James Morrison
James Morrison

Reputation: 2122

Security and OpenId Connect Flows with ASP.Net Core 2.1 and React

I'm currently in the process of implementing security on my ASP.Net Core 2.1 React/Redux app and I've been following the Js Client quickstart as well as the other Identity Server quickstarts. I've also been reading up on the concepts mentioned in Identity Server 4 + Identity Framework + React Front End and following the pluralsight course Securing ASP.NET Core 2 with OAuth2 and OpenID Connect which goes into oidc in the context of IDS4 a bit deeper.

During this pluralsight course the author goes into OpenId Connect flows (here if you have access) and from what I gather I'll need to use the Hybrid flow for Confidential clients and long-lived access through refresh tokens due to roject requirements but the author discusses potential security flaws this would introduce on the client-side. The reason being I would require a clientsecret, and a JavaScript app can't safely store one as it's a public client.

So here's my confusion, my client side app is built using VS2017's project template for creating an ASP.Net Core app with React and Redux - so is it still a Javascript App? This Web App will login through a single Identity Management Source (IDS4) and will need to grant the client access to the web project (React +.NET Core) as well as the WebApi (through controllers on the web project), so is there a way to SECURELY use the Hybrid flow to achieve this?

NOTE - the index page rendered by the ASP.NET side of the client is an html file, would it be more secure if this were rendered as .cshtml with security on this root page?
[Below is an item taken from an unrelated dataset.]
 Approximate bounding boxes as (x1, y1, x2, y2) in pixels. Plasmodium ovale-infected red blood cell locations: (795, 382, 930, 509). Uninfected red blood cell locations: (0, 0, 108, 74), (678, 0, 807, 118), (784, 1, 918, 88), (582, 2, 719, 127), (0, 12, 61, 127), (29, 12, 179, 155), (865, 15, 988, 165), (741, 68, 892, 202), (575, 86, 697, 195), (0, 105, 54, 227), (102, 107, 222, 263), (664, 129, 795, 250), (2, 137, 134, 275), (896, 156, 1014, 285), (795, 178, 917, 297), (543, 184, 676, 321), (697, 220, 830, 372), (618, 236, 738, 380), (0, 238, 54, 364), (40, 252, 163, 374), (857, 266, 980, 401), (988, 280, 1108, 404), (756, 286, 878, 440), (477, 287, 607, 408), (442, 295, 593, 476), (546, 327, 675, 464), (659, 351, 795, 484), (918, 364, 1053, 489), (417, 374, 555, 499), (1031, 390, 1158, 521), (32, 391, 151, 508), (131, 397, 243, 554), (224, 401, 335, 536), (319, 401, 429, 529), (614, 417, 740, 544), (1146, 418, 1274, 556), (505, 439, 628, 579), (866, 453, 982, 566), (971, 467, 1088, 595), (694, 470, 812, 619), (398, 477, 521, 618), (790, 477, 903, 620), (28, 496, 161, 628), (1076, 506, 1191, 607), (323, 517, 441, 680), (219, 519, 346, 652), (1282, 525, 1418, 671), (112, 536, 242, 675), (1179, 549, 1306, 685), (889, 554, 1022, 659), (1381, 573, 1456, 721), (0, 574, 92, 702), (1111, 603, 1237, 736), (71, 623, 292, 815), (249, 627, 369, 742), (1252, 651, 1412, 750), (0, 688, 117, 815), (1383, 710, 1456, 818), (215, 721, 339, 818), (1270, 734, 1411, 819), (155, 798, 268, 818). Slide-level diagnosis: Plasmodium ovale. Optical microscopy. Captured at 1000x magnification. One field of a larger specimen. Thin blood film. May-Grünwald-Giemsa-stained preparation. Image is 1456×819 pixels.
What's the best practice here for security?

Upvotes: 0

Views: 839

Answers (1)

mackie
mackie

Reputation: 5264

The recommendation for a pure JavaScript app is to use implicit flow which is what the oidc-client-js library supports. It’s the best fit for that architecture and supports automatic access token renewal but it’s not completely without its downsides - specifically being vulnerable to token theft via XSS.

You could use a server side hybrid flow combined with a cookie for backend auth but then you’d have to mitigate against CSRF.